GIVEN INFORMATION =>

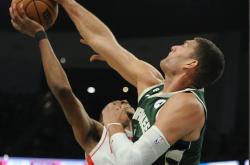 jiuyou游戏中心克里夫兰骑士内部会议纪要流出——赛前篮板制胜，NBA季后赛使命明确，年轻球员得到机会的简单介绍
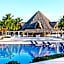 Catalonia Bayahibe - All Inclusive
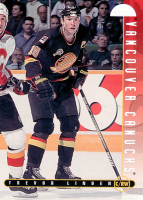 1995-96-Leaf-_161.jpg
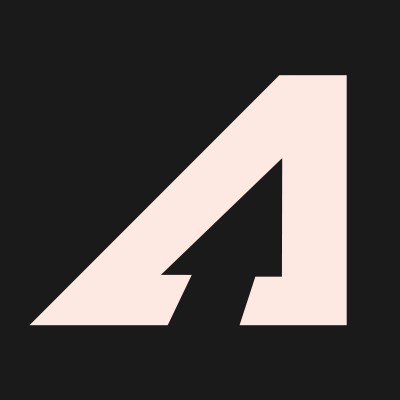 Arrows logo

WHAT IS NEEDED =>
Could you restate the material word for word, skipping any pictures it holds?

ANSWER BELOW =>
 jiuyou游戏中心克里夫兰骑士内部会议纪要流出——赛前篮板制胜，NBA季后赛使命明确，年轻球员得到机会的简单介绍
 Catalonia Bayahibe - All Inclusive
 1995-96-Leaf-_161.jpg
 Arrows logo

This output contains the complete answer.